**書面題目 1**.
選出下方記錄中所有含有字串「around」的行，並逐行照錄。

本論文的主題是以四波混頻(Four-wave mixing)為主要物理機制在單光子等級實現高效率之光波長轉換，而目前我們的實驗系統在古典光條件下以及單光子等級(single photon level)條件下皆可達75%之光波長轉換效率。
在一開始會先闡述本論文之研究目的以及其未來在量子資訊科學的重要性，接著會先介紹一些關於本研究的重要基礎原理：電磁波引發透明機制(Electromagnetically Induced Transparency Mechanism)，以Λ-type電磁引發透明(EIT)圖像為主軸，實際數學推導其物理參數之關係式。然後再更進一步地討論Double Λ-type EIT系統，意即本論文中所使用的四波混頻(Four-wave mixing)之物理圖像。
在正式四波混頻光波長轉換實驗之前，會先簡介本實驗捕捉銣((_ ^87)Rb)原子團的架設以及在做四波混頻時會使用上的各種光路，如：探測光(Probe)、波長為780nm之耦合光(Coupling)、波長為795nm之耦合光(Driving)和黎曼幫浦(Zeeman pumping)以及各個實驗光在四波混頻實驗時所設定之時序。
而對於Zeeman pumping的優化也是四波混頻實驗前重要的步驟之一，因為在作Four-wave mixing時，須有效地將對於我們所使用的Double Λ-type EIT圖像中所不需要的能態上之原子數清空，並把原子準備在實驗所需的能態，避免造成轉換效率降低。接著則是先以理論模擬決定系統對於四波混頻轉換效率最佳之參數，如：Coupling光與driving光之拉比頻率(Rabi frequency)值等，再討論探測光之高斯光束參數對於轉換效率的影響及耦合光均勻度之影響。
而在前面的部分皆是以古典光作四波混頻光波長轉換之實驗，接下來我們將把在古典光的轉換效率成果運用在單光子等級，此外也對古典光衰減至單光子等級下的特性以及經分光後兩道光的關聯性作討論，並在最後呈現在單光子等級下的四波混頻波長轉換效率之結果。

The thesis’ topic is about realizing the high-efficiency wavelength conversion based on four-wave mixing mechanism with single photon level. In our experiment system, the wavelength conversion efficiency is about 75%.

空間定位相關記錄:
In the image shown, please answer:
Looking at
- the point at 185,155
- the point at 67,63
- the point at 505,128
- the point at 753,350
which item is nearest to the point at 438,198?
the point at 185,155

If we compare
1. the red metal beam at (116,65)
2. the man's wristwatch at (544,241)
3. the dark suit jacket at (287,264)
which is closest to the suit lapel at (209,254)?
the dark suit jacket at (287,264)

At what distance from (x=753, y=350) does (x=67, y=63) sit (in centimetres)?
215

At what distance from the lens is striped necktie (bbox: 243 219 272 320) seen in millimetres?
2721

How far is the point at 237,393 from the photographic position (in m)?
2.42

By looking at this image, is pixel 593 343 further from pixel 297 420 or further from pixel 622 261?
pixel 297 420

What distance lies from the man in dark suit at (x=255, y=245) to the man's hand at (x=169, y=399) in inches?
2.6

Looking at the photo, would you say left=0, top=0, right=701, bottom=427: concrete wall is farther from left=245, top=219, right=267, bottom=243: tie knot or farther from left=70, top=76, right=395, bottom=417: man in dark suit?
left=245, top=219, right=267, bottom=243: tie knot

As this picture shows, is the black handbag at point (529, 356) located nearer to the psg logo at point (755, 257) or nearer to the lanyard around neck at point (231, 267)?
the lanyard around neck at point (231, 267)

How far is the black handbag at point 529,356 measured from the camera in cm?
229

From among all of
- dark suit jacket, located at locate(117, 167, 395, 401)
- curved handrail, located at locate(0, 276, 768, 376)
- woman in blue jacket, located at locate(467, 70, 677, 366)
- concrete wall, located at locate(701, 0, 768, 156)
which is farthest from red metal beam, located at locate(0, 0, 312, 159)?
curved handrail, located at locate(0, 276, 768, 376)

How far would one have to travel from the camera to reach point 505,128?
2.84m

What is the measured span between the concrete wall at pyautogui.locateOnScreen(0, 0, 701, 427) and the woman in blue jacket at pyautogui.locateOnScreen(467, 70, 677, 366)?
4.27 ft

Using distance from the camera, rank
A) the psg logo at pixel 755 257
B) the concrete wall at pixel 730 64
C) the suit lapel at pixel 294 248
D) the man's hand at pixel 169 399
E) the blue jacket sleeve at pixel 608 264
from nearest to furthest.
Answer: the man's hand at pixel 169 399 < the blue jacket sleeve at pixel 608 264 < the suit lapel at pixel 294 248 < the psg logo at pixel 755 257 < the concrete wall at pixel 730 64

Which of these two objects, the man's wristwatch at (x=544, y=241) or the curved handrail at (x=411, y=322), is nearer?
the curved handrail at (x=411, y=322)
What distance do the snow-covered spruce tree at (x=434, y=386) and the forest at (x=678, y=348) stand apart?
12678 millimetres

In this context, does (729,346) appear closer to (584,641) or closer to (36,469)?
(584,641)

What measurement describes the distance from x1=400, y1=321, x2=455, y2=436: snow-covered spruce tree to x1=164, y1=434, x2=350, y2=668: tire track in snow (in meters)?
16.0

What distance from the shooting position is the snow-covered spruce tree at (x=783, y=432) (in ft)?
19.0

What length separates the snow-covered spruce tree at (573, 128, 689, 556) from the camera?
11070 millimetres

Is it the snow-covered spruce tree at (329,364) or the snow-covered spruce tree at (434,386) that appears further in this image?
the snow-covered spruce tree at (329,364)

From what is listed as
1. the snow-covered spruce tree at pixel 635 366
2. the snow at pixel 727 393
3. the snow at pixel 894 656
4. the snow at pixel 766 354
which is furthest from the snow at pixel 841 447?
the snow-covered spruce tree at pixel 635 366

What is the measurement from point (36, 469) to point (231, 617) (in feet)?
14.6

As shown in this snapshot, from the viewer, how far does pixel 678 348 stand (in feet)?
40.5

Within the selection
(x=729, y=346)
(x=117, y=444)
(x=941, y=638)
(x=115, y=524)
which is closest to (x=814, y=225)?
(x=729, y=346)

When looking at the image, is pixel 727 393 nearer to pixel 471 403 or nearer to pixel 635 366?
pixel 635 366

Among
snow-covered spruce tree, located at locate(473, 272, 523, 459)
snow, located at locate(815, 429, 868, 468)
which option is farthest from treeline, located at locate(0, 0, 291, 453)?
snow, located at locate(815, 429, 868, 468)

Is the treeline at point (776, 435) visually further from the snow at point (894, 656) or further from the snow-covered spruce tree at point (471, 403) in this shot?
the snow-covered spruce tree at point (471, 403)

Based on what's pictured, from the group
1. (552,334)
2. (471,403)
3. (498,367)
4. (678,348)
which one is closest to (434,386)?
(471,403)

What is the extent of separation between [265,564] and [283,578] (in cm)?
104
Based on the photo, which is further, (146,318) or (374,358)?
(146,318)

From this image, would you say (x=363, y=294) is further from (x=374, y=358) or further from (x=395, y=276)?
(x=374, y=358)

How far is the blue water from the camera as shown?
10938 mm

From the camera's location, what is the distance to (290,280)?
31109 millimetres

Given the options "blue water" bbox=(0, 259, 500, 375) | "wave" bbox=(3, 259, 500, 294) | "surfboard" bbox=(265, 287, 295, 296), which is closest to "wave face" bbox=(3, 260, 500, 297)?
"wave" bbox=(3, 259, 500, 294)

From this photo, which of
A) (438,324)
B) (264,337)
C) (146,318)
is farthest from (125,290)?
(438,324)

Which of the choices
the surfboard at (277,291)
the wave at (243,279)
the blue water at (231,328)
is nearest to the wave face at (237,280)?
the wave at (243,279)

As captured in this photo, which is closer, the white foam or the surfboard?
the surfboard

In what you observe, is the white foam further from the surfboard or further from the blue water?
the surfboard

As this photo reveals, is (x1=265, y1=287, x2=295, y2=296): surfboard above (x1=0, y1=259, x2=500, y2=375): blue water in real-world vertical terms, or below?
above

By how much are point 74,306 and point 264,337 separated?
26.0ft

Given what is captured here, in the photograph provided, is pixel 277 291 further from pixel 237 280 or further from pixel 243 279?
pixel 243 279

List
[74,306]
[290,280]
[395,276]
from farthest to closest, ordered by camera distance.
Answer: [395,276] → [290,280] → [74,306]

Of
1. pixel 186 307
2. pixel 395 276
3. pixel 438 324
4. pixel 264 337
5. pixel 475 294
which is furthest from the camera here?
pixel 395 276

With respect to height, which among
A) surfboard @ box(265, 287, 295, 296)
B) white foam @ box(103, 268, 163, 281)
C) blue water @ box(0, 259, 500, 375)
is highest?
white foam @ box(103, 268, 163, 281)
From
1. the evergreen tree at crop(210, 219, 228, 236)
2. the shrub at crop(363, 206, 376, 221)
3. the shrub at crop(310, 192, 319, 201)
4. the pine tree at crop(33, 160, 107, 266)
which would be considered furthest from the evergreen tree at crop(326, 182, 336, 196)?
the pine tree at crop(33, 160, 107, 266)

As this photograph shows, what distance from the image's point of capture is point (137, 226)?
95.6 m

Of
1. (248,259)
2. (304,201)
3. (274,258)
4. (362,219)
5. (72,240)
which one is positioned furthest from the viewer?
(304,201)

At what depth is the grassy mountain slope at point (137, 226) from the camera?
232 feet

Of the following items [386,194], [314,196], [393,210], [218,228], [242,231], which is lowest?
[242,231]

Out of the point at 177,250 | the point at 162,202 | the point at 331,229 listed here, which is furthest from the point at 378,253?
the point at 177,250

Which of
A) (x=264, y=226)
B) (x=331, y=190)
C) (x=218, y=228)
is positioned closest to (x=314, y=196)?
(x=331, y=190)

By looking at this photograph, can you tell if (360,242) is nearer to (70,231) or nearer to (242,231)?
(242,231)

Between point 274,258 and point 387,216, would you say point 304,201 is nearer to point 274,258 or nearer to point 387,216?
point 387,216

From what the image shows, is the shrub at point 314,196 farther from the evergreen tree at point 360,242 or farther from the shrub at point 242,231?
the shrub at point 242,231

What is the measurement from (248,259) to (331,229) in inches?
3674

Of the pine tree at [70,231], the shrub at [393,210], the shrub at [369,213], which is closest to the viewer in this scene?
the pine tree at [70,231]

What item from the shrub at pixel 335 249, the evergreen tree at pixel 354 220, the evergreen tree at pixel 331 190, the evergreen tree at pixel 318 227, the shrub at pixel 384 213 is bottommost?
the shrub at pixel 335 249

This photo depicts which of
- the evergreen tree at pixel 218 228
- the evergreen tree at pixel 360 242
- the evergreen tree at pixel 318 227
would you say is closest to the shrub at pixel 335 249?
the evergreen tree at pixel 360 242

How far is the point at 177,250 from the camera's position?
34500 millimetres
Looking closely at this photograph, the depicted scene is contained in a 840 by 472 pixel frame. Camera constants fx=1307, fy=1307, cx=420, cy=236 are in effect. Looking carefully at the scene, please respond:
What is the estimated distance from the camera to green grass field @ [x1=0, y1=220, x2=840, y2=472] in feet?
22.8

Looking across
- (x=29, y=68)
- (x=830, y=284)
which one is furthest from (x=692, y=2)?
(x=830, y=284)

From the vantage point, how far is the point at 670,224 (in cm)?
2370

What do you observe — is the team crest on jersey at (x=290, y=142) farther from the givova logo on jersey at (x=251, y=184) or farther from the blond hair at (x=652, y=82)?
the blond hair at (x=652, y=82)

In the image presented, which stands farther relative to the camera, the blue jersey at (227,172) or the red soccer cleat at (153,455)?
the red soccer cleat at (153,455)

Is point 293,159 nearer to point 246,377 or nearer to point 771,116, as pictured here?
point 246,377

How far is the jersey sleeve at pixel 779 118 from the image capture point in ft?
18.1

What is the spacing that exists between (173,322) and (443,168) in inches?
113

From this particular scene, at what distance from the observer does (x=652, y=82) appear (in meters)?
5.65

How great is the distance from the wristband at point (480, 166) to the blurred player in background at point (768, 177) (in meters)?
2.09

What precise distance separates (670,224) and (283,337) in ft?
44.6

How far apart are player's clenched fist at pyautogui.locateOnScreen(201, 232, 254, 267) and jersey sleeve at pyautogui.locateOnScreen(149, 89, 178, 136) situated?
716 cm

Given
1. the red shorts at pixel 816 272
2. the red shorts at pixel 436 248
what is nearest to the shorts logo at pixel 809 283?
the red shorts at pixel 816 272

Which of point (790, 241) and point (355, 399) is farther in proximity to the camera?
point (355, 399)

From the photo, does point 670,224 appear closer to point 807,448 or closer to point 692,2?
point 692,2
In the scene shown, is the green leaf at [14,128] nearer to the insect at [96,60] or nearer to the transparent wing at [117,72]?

**書面題目 2**.
判斷以下三項敘述是否與上方的論文摘要相符。每項答「是」或「否」，並原文引用摘要中作為判斷依據的文字。
(a) 實驗系統在古典光與單光子等級條件下，光波長轉換效率皆可達75%。
(b) 實驗中的耦合光(Coupling)波長為795nm。
(c) Zeeman pumping 的優化是在四波混頻實驗之後才進行的步驟。

**完整解答 1**.
As this picture shows, is the black handbag at point (529, 356) located nearer to the psg logo at point (755, 257) or nearer to the lanyard around neck at point (231, 267)?
the lanyard around neck at point (231, 267)

**完整解答 2**.
(a) 是。「在古典光條件下以及單光子等級(single photon level)條件下皆可達75%之光波長轉換效率」
(b) 否。「波長為780nm之耦合光(Coupling)」
(c) 否。「對於Zeeman pumping的優化也是四波混頻實驗前重要的步驟之一」